Anyway, so the combination of these two ideas really got me thinking about how we can work smarter, not harder, when it comes to managing the daily tasks of our lives. What if, instead of tackling everything all the time, we tackle one thing for a period of time, do well, and then move onto the next thing? When I think about the times I have felt most stressed and overwhelmed, they typically revolve around me having “too many things to do” and not enough time to do them in. Typically, to get myself out of that place, I have to make some radical decisions about priorities, even if that decision is only temporary. We can find ourselves in this situation for a number of different reasons. Sometimes, we have a YES problem:

“Can you help with this event?”   Yes.

“Can you run this errand for me?”  Yes.

“Can you sacrifice your own happiness to make my life easier?” Yes.

Don’t get me wrong; sometimes,  it’s great to say yes. Many of us want to be helpful and we all like to feel like we are giving something to others in our community. However, when we say yes without thinking, we can end up in situations that leave us taking on more than we can reasonably handle. So, before you say yes, ask yourself: “Given all my responsibilities right now, can I commit to this the way I would like to?” If the answer is no, govern yourself accordingly. A bigger issue (for another post coming soon!) is the internal explanations we give for saying yes all the time, often because we are afraid of what would happen if we said no.

Sometimes, we feel overwhelmed because we don’t manage our time well.  How often do you sit down and plan out your day before you start it? How often do you find yourself flipping through social media and before you know it, an hour has gone by? How often do you give yourself an estimate of how long a task will take before you start it? If these questions have you stumped, do a little experiment. Write down your schedule for the WHOLE WEEK- all 7 days.  What do you notice you’re spending your time on? Are you ok with your answer?

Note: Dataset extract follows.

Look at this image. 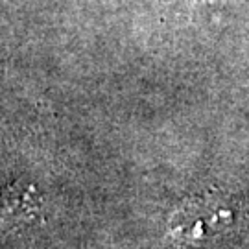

Other times, we are overwhelmed because emotionally, spiritually, or mentally, we are just not equipped to manage all the tasks in front of us. Here’s where the “One Step At a Time” piece comes in. It’s ok to prioritize. Don’t try to take on the world if you don’t have to. Write a list of all the things on your plate right now, and categorize each of them in two ways: important/not important and urgent/not urgent. This system will help your prioritize. Once the tasks are categorized, you can prioritize them in this order:

  1. Important AND Urgent
  2. Urgent and Not Important – Do you need to do this at all?
  3. Important and Not Urgent
  4. Not Urgent and Not Important- Do you need to do this a all?

So, when you settle down to tackle the first thing that is both urgent and important, mentally commit yourself to that thing. If it’s a project at work (and it’s feasible for you), take a break from checking email, looking at your phone, or chatting with coworkers for a set period of time.  If it’s a life project, (weight loss, managing your finances, etc), tackle that thing, and get to a benchmark point before you take on anthing else. In other words, it may not the best idea to start your plans to lose 50 pounds, raise your credit score 200 points, and double your devotional time ALL at once. Focused attention helps us to commit more fully, be more successful, and feel happier overall. When we try to do too much at one time, it’s easy to feel swept away by the winds of life, holding onto anything you can. This isn’t sustainable for a fulfilling life in the long term. Try deep work to build some deep roots!

So, let’s start simple.  What is the most important goal you have for yourself right now? Think about the things you are doing to currently work on it– are they working? Consider a shift in strategy- focus your attention and energy on this goal, and give yourseelf a specific target to reach. Think about ways you can commit yourself more fully to this goal. When you’ve reached that target, you can move on to the next thing!

Thanks for reading, and make Well Choices!